While frameworks multiply, the real challenge remains turning declarations into delivery. The Entebbe meeting aimed precisely to accelerate that shift, focusing on implementation mechanisms, financing, and cross-sectoral collaboration. Participants explored how to integrate climate mobility into national adaptation plans, enhance data systems, and promote gender-responsive approaches that recognise the disproportionate impact of climate shocks on women and marginalised groups.
Yet, as one delegate observed, the climate is not waiting for policy timelines. Every delay has a human cost. The conversations in Entebbe underscored a recurring tension between policy speed and human speed, between the pace of governance and the urgency of lived experience.
Across Africa, entire communities are living the future policymakers are still planning for. In the Sahel, prolonged droughts have forced pastoralists to travel farther in search of pasture. In Mozambique and Malawi, cyclones have repeatedly destroyed homes and livelihoods, creating cycles of displacement and recovery that test local resilience. Along the Horn of Africa, erratic rainfall patterns have displaced millions and exacerbated competition over resources. For many, mobility has become both a coping mechanism and a survival strategy.
The Entebbe meeting acknowledged this complexity. Climate mobility is not merely a story of movement; it is a story of adaptation, innovation, and agency. Women are leading quiet revolutions of resilience, reorganising livelihoods, developing savings groups, and creating local safety nets when formal systems fall short. Youth networks are emerging as drivers of awareness and green entrepreneurship, turning vulnerability into vision.

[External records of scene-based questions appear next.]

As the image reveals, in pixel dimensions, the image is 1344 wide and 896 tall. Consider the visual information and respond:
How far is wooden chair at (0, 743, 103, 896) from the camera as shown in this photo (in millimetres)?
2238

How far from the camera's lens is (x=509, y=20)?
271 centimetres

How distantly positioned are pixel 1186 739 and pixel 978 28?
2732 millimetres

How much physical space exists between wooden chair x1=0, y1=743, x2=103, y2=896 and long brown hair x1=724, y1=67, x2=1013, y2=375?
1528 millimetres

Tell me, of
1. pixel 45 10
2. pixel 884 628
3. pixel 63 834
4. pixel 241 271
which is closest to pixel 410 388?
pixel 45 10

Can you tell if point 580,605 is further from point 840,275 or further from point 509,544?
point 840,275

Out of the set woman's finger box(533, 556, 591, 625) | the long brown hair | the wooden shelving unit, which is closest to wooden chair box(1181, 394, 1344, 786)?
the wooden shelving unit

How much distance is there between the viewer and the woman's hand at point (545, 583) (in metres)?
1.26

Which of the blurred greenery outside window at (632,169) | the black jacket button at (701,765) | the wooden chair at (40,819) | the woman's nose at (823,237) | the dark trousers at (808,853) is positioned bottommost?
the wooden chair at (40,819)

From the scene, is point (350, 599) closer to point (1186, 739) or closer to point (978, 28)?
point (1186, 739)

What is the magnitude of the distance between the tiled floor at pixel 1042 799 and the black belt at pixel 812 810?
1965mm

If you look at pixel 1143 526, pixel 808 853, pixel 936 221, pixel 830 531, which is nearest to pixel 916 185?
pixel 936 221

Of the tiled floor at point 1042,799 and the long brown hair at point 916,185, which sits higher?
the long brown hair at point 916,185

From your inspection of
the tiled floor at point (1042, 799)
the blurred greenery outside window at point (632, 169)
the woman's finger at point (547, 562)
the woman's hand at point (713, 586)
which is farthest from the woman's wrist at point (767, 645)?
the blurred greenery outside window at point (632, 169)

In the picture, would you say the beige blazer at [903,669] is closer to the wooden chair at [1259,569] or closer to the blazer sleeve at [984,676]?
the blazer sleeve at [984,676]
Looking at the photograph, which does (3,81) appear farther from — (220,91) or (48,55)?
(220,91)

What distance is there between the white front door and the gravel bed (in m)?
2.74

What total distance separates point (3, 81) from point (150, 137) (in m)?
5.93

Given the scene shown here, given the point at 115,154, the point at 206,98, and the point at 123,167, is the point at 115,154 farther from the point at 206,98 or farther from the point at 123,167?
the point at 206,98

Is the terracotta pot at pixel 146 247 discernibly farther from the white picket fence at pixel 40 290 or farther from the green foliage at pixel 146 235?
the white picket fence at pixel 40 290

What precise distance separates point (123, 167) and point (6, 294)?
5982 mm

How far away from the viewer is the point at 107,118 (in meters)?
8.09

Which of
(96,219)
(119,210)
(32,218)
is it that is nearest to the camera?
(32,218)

Still, these stories often unfold in silence, away from policy tables. They reveal a fundamental truth: climate mobility is not waiting for declarations. It is already redefining how and where people live, how they relate to land, and how they imagine the future.
The Entebbe discussions offered reasons for cautious optimism. Countries reaffirmed their commitment to align national frameworks with KDMECC principles and to strengthen coordination through the African Union Commission (AUC), IGAD, and other regional bodies. There was growing recognition that solutions must be cross-border and cross-sectoral, linking ministries of environment, migration, agriculture, and planning.
Yet many participants acknowledged persistent gaps: inadequate financing, fragmented data, and the difficulty of integrating mobility into adaptation and development plans. Without sustained funding and political will, even the most ambitious frameworks risk remaining aspirational.
Ultimately, the meeting’s greatest lesson was not about technicalities, but about time. Governance structures move in cycles of plans and reviews; climate change moves in seasons and shocks. Policymakers spoke of the need to shorten the distance between early warning and early action, between analysis and implementation.
The refrain that echoed most powerfully from Entebbe was simple: Every time leaders meet, another community moves, not by choice but by climate. The urgency of this reality demands that governments, partners, and researchers act with the same immediacy that communities themselves have been forced to adopt.
Africa’s leadership on climate mobility will be measured not by the number of frameworks adopted, but by the number of lives protected, opportunities created, and futures secured. The challenge is to ensure that policy timelines match human timelines, that governance learns to move at the pace of change.
Because climate does not wait. And neither should we.